Walking around the town afterwards, I met some newfound friendst that I very much hope to keep in touch with - apparently when you ask for directions, someone will go out of their way to escort you to where you need to be (no matter how long it takes). But asking how to find the tro-tro station, I accidentally picked up a guide for the afternoon! Seidu was kind enough to show me around - we passed the Central Mosque in the middle of the town. I've heard from other volunteers that if you ever get lost, just to find the central mosque and you can get your bearings. It's beautiful! Three storeys high, pink with green turrets topped with onion-domes and a large central white onion-dome, supporting the muslim moon and star. We also perused some of the market areas, took a walk through the tro-tro station and visited the centre of national culture.
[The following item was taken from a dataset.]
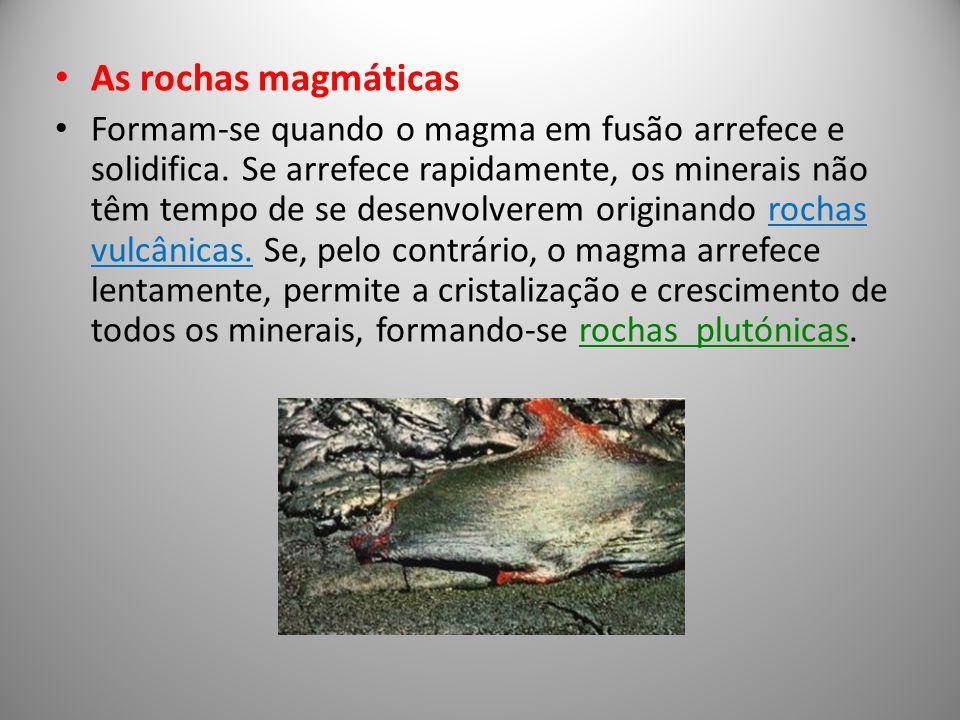 As rochas magmáticas Formam-se quando o magma em fusão arrefece e solidifica. Se arrefece rapidamente, os minerais não têm tempo de se desenvolverem o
The tro-tro station, called Abaobu station, is packed with tro-tros leaving for various destinations. Throughout are men, women and children selling food, weaved mats, and cloth ("chin chini") to make clothing. And the centre for national culture is comprised of a large building that can be rented out for plays, celebrations, weddings, etc.; it is surrounded by a variety of shops selling local paintings, jewelry, cards. The paintings were absolutely gorgeous, capturing various aspects of Ghanaian life, from farming and processing, to celebrations and dancing. There were some other beautiful depictions of the Baobab tree - which can be extremely old an grow to a size such that 30 people could link arms around it.

After spending the night in the Christian Guest house, the 12 MoFA volunteers that I'd travelled up to Tamale with dispersed to their respective districts, in order to meet their families and co-workers. I hopped on a tro-tro heading to Tolon, for the 40 or so minute drive. The ride costs 5000 cedis (approximately $0.70 CA) - it's strange paying for anything in the thousands, but here the smallest coin is 50 cedis, and the conversion rateis 7000 cedis to $1.00.

It was interesting to see the urban giving way to the rural landscape (which coincided with the road going from paved to unpaved). Finally, we were passing small villages and fields. We arrived at the Tolon "station", somewhat like a market area in the village. When I asked for directions to the Agric. office, I was taken to the home of the family I would be living with (I originally thought that everyone in the village knew where I'd be staying; but I later found out from Alhaji Asumah, the head of the household, that his home is sometimes referred to as the Agric. house. Next time I'll have to remember to be more clear about my destination!). However, everything worked out for the best and the District Director (Dr. Edmund Sallah) came to meet me at the house.

I spent my first day at work with the Director. I briefly met the office staff, before being whisked away to accompany Director Sallah to Kumbungu (the other largest village in the district- hence the name Tolon/Kumbungu District). There we met with a number of the Agricultural Extension Agents who were experiencing difficulties accessing loans for the farmer groups - it's part of one of the programs, called FABS (Food and Agriculture Budgetary Support), where the AEA's help organize these farmer groups, establish an executive and constitution, arrange for them to get credit from the bank, and then monitor the progress to ensure that the loans can be repaid. It was extremely educating to speak with the AEA's about their opinions on the major challenges facing the farmers in their communities and the projects that they've been working on. I'm really looking forward to spending more time with them on an individual basis and getting a chance to see the work they do in the field!

The evening I had my first opportunity to meet with my family!